Non sto dicendo che fosse sbagliato attenersi alle regole in un’emergenza. Sto dicendo un’altra cosa, più sottile e più duratura: che un’intera popolazione ha vissuto un addestramento di massa, prolungato e moralmente ricompensato, a sostituire il ragionamento naturale e spontaneo con l’esecuzione del protocollo. E gli addestramenti lasciano residui. Il morbo della mente procedurale — non delle procedure in sé, ma del pensare per procedure, individuale e sociale insieme — è diventato così una contaminazione mimetica e relazionale, che si trasmette per imitazione come tutte le cose comode, e che erode dall’interno le caratteristiche fondamentali del pensiero umano: la capacità di astrarre, di immaginare l’alternativa, di tollerare l’incertezza abbastanza a lungo da inventarsi una via.
Il crescendo della passività, ovvero il più obbediente dei vizi

E veniamo al punto che vent’anni fa non avevo messo abbastanza a fuoco, perché allora la procedura faceva ancora rabbia, e la rabbia acceca. Oggi la procedura non fa più rabbia. Fa comodo. Ed è qui che si annida il vizio parassita, quello che ci tiene fermi più di qualunque imposizione: la tendenza a fare il minor sforzo possibile pur di non dover mettere in discussione la comodità dell’adattamento.

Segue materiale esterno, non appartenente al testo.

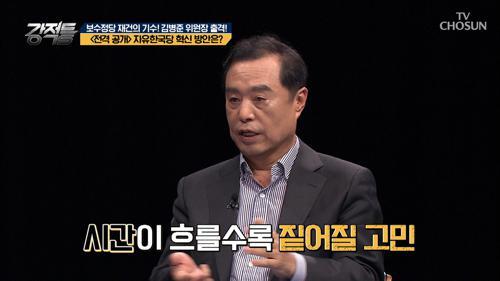전격 공개! 김병준 위원장의 자유한국당 살리기 프로젝트!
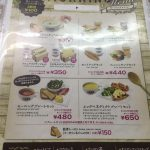 First A&W in Japan, Yagibaru, Okinawa_180825_13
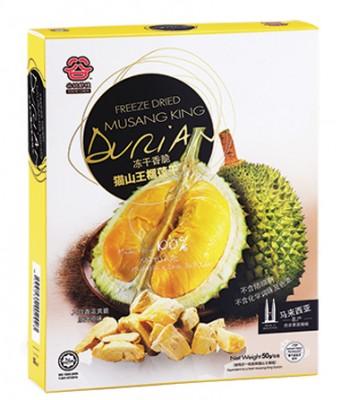 Freeze Dried Musang King Durian 冻干香脆猫山王榴莲干 50g
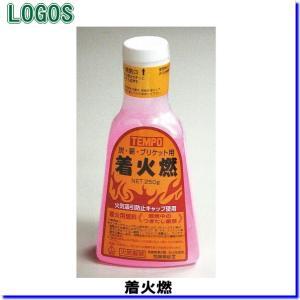 LOGOS 83202000(ロゴス) 着火燃|tusurigu-amu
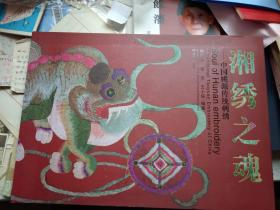 湘绣之魂---中国桃源传统刺绣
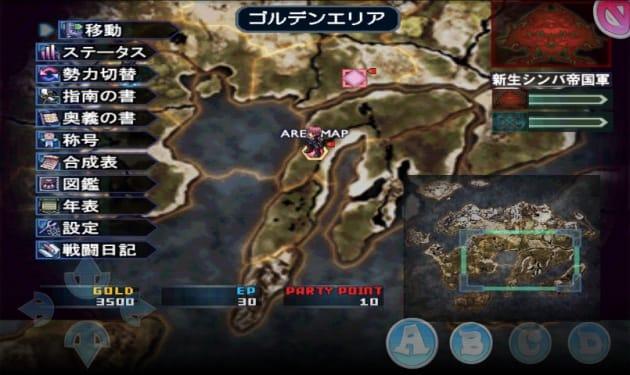Spectral Souls(JP) スペクトラルソウルズ:ワールドマップ画面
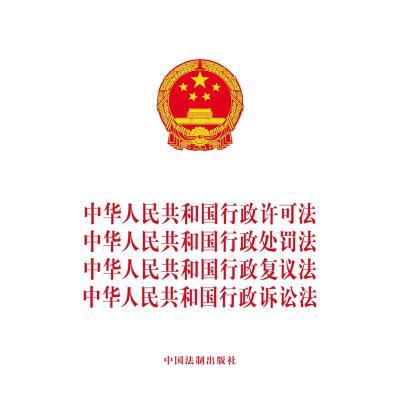 中華人民共和國行政許可法、中華人民共和國行政處罰法、中華人民共和國行政復議法、中華人民共和國行政訴訟法
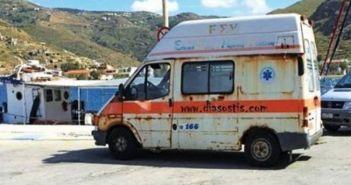 Διακοπές σε τεντωμένο σχοινί: Νησιά χωρίς ασθενοφόρο – Στην «μαύρη» λίστα και το Ιονιο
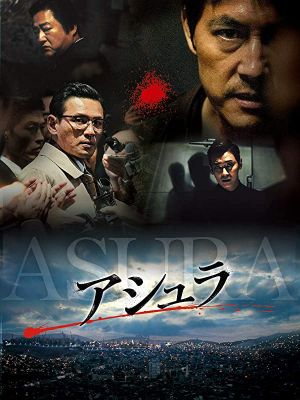 韓国映画-おすすめ-16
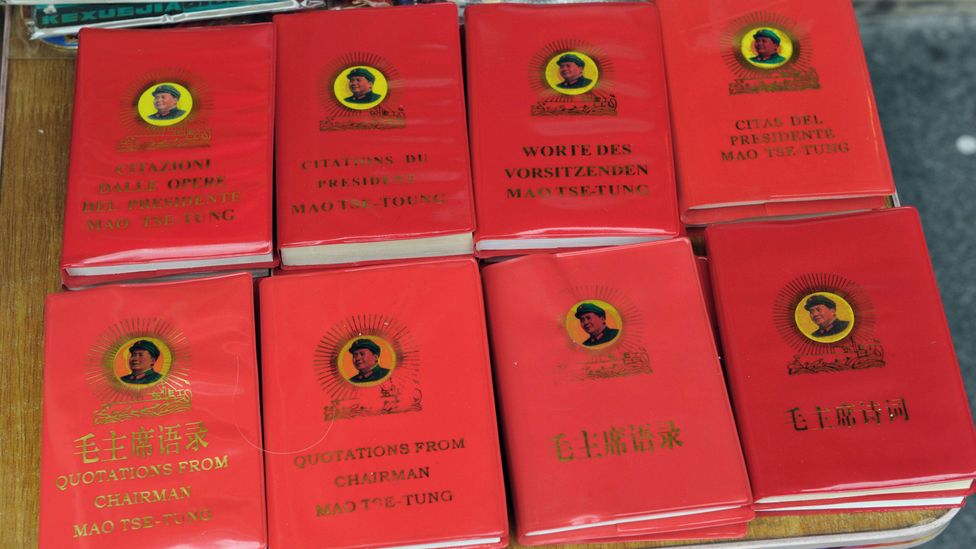 In 1966, Red Guards supplemented their Little Red Book with a collection of 25 poems attributed to Mao (Credit: Alamy)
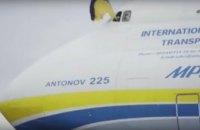 «Утро с Интером»:  как легендарный самолет «Мрія» участвует в борьбе с COVID-19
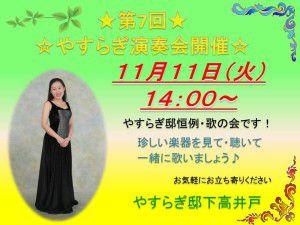 20141110やすらぎ演奏会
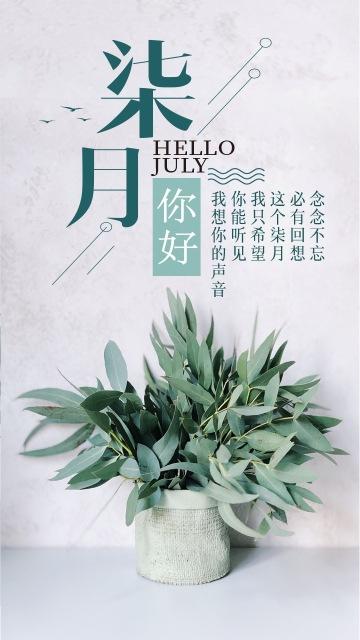 七月你好海报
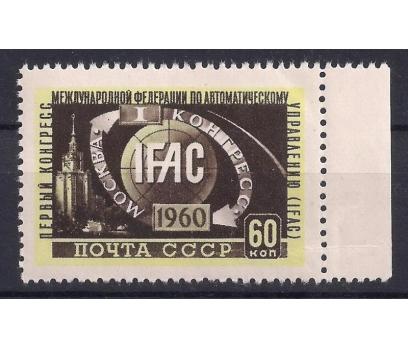 1960 Sovyet Rusya Otomasyon Kongresi Damgasız**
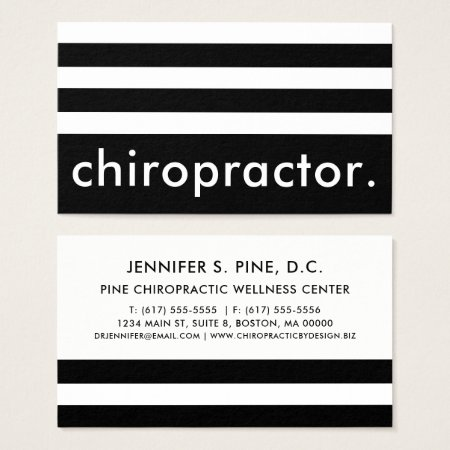 Modern Black and White Stripes Chiropractor Business Card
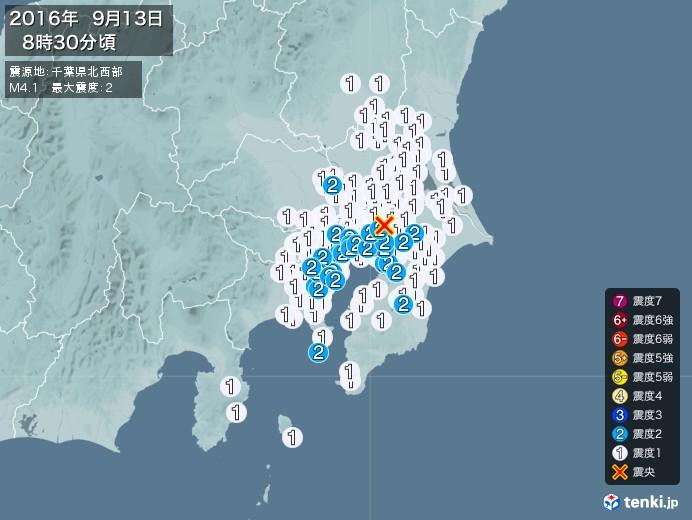 地震情報(2016年09月13日08時30分発生)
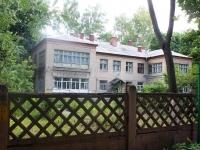 Zhukovsky, governing bodies Жуковский центр социального обслуживания граждан пожилого возраста и инвалидов, Frunze st, house 12А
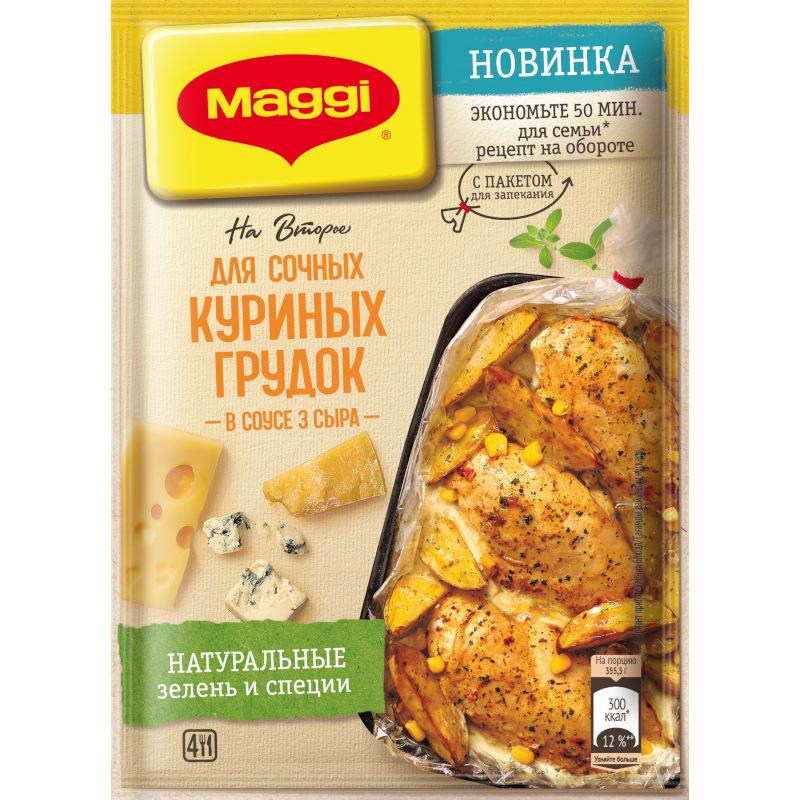 Магги на второе. Смесь сухая для сочных куриных грудок в соусе три сыра, 22 гр
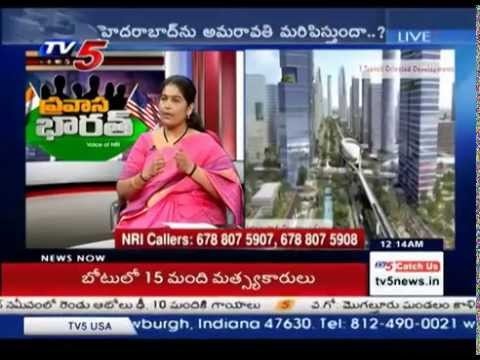 Amaravati Vs Hyderabad | Which Will Be No.1 Capital In Coming Years? | Part-2 : TV5 News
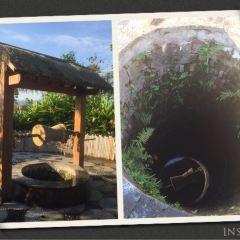 Hainan State-owned Baisha Farm User Photo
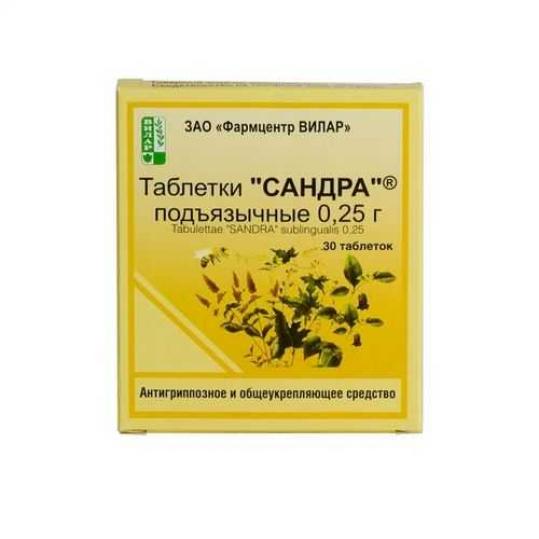 Сандра 30 шт. таблетки фармцентр вилар, фото №1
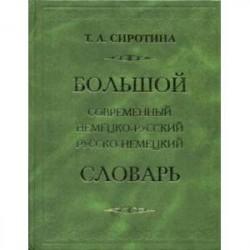 Большой современный немецко-русский руско-немецкий словарь. 160 000 слов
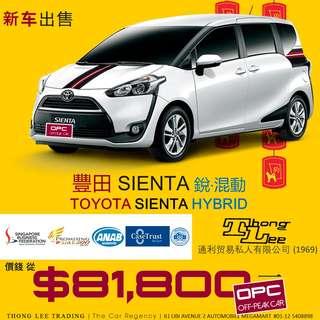 Toyota SIENTA HYBRID 7 SEATER ( OPC ) ( NEW )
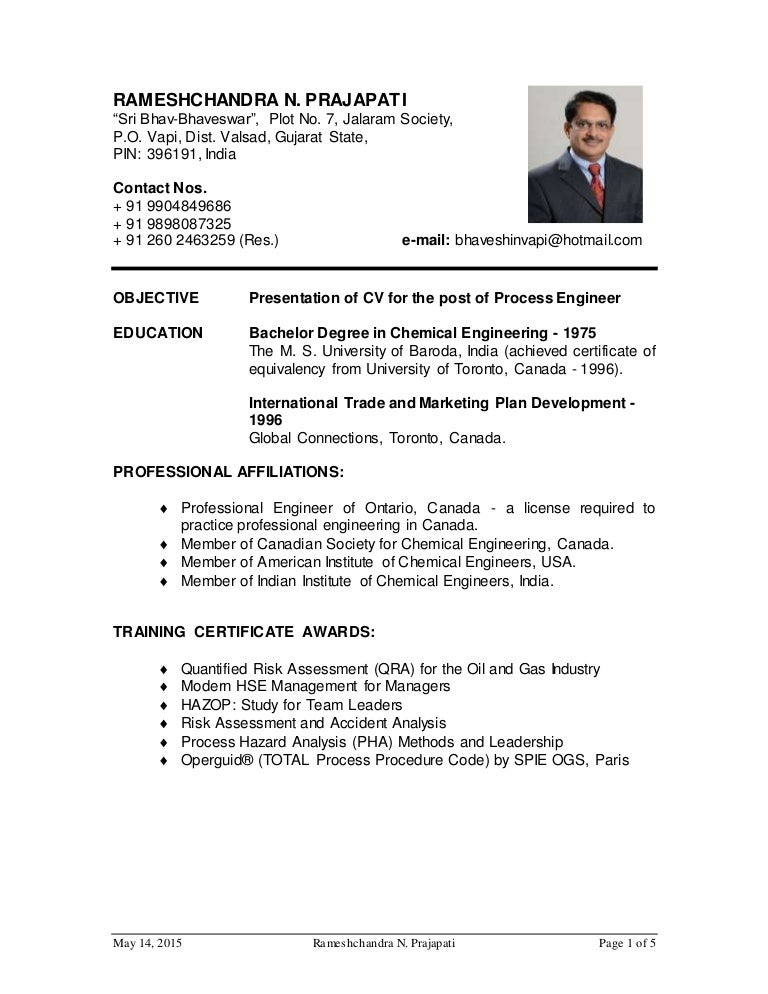 process chemical engineer resume
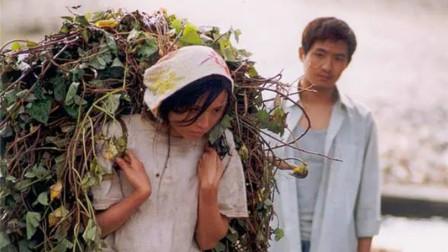 考上大学后,他风光回村,初恋却已嫁给了村里的哑巴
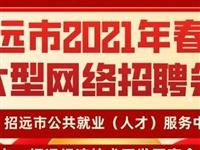 """招远市2021年""""春风行动""""线上大型招聘会,岗位信息第二期!"""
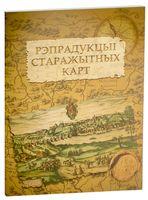 Рэпрадукцыі старажытных карт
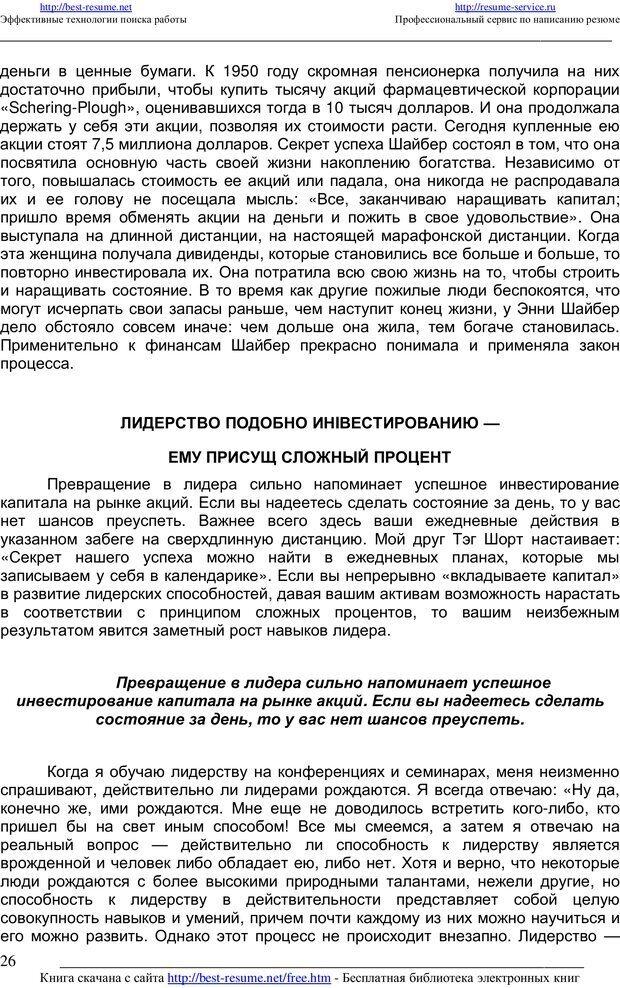 PDF. 21 неопровержимый закон лидерства. Максвелл Д. Страница 25. Читать онлайн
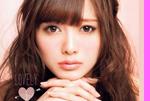 日本整容最成功最美的十大女星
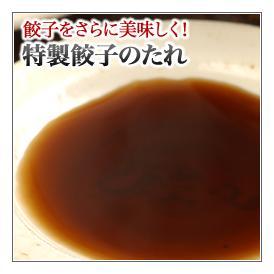 特製餃子タレ(11g/袋)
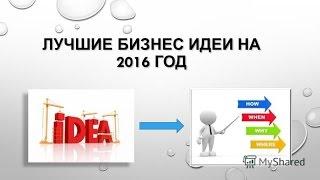 Бизнес идеи за завтраком vs 9.000.000(О чем это видео: Бизнес идеи за завтраком vs 9.000.000 #Lavylites_в_Санкт-Петербурге ---------------------------------------------------..., 2015-12-28T20:28:36.000Z)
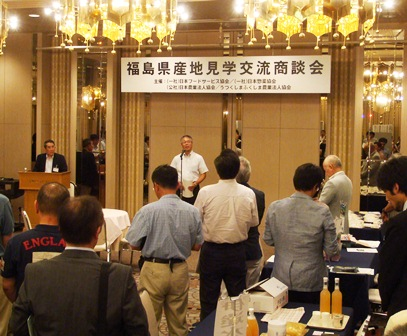 2013/07/10 福島県産地見学交流会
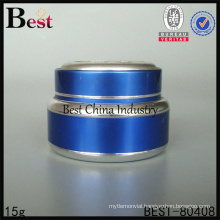 2015 blue color 15g cosmetic jar Shanghai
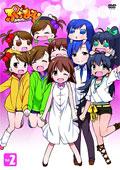 ぷちます!-プチ・アイドルマスター- Vol.2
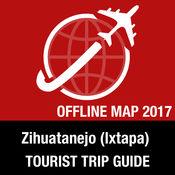 Zihuatanejo (Ixtapa) 旅游指南+离线地图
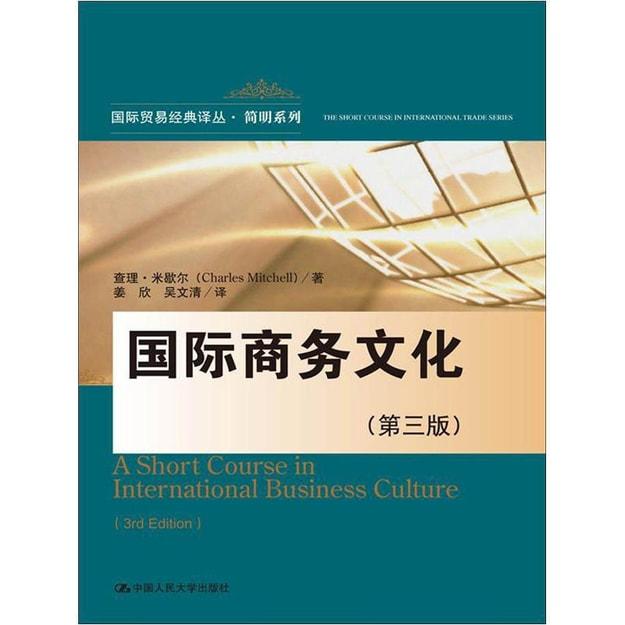 商品详情 - 国际商务文化(第3版) - image  0
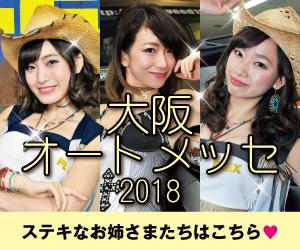 大阪オートメッセ2018 ステキなお姉さまたちはこちら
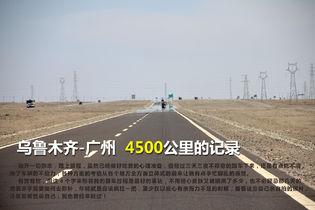 乌鲁木齐-广州一路随拍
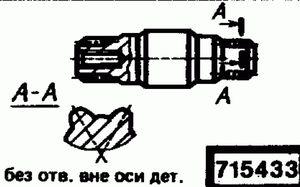 Код классификатора ЕСКД 715433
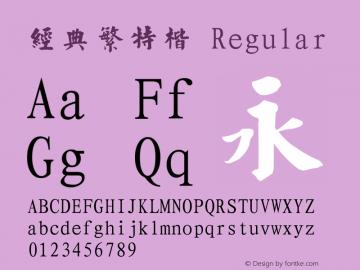 经典繁特楷 Regular 一九九五年八月 版本V1.00 Font Sample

Funziona come un crescendo, lentissimo e perciò inavvertito. La prima volta che si delega una scelta a una procedura, si avverte un piccolo disagio, quasi un rimorso. La seconda volta il disagio è già attenuato. Alla decima volta non c’è più nessun disagio: c’è sollievo. Perché obbedire costa meno che pensare, e l’economia psichica è la più spietata delle economie. Mettere in discussione un’abitudine sociale fondata sull’obbedienza a procedure cognitive e comportamentali richiede uno sforzo — bisogna fermarsi, dubitare, rischiare l’errore, magari attirarsi lo sguardo storto di chi nello slot ci si è già accomodato. Adeguarsi, invece, non costa nulla. Anzi, ti viene perfino riconosciuto come merito.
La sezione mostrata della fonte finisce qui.